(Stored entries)
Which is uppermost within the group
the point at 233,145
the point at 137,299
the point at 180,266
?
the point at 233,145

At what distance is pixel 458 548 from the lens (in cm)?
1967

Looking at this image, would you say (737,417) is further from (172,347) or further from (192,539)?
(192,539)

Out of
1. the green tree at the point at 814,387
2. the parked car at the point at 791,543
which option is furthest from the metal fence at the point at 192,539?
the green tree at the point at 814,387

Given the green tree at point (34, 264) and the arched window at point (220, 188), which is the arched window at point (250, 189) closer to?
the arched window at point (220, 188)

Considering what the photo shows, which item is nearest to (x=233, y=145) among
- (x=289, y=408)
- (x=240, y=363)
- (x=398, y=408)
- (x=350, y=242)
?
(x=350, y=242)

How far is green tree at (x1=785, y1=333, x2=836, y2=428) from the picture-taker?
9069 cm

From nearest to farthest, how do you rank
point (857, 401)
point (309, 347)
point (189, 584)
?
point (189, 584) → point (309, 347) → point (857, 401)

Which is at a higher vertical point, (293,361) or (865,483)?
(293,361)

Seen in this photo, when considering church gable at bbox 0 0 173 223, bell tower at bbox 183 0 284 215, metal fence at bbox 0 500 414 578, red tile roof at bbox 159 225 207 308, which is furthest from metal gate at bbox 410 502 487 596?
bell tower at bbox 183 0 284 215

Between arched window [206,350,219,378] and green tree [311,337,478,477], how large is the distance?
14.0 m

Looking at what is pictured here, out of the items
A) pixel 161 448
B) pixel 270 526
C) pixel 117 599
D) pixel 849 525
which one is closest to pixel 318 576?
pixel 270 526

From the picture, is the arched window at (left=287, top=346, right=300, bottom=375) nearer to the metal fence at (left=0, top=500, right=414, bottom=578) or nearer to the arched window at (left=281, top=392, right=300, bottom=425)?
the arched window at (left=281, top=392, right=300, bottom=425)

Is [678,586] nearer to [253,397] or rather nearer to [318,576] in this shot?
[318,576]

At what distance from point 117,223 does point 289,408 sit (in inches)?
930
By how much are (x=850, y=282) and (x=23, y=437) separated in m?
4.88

▸ **WRITTEN INSTRUCTION**
Please reproduce every one of the records above word for word, with no changes.

▸ **EXERCISE OUTPUT**
Which is uppermost within the group
the point at 233,145
the point at 137,299
the point at 180,266
?
the point at 233,145

At what distance is pixel 458 548 from the lens (in cm)?
1967

Looking at this image, would you say (737,417) is further from (172,347) or further from (192,539)?
(192,539)

Out of
1. the green tree at the point at 814,387
2. the parked car at the point at 791,543
which option is furthest from the metal fence at the point at 192,539?
the green tree at the point at 814,387

Given the green tree at point (34, 264) and the arched window at point (220, 188), which is the arched window at point (250, 189) closer to?
the arched window at point (220, 188)

Considering what the photo shows, which item is nearest to (x=233, y=145) among
- (x=289, y=408)
- (x=240, y=363)
- (x=398, y=408)
- (x=350, y=242)
?
(x=350, y=242)

How far is green tree at (x1=785, y1=333, x2=836, y2=428) from the picture-taker?
9069 cm

From nearest to farthest, how do you rank
point (857, 401)
point (309, 347)
point (189, 584)
?
point (189, 584) → point (309, 347) → point (857, 401)

Which is at a higher vertical point, (293,361) or (865,483)?
(293,361)

Seen in this photo, when considering church gable at bbox 0 0 173 223, bell tower at bbox 183 0 284 215, metal fence at bbox 0 500 414 578, red tile roof at bbox 159 225 207 308, which is furthest from metal gate at bbox 410 502 487 596?
bell tower at bbox 183 0 284 215

Between arched window [206,350,219,378] and green tree [311,337,478,477], how large is the distance?
14.0 m

Looking at what is pictured here, out of the items
A) pixel 161 448
B) pixel 270 526
C) pixel 117 599
D) pixel 849 525
which one is closest to pixel 318 576?
pixel 270 526

From the picture, is the arched window at (left=287, top=346, right=300, bottom=375) nearer to the metal fence at (left=0, top=500, right=414, bottom=578) or nearer to the arched window at (left=281, top=392, right=300, bottom=425)?
the arched window at (left=281, top=392, right=300, bottom=425)

Is [678,586] nearer to [253,397] or rather nearer to [318,576] in this shot?
[318,576]

At what distance from point 117,223 does point 289,408 sit (in inches)?
930
By how much are (x=850, y=282) and (x=23, y=437) separated in m?
4.88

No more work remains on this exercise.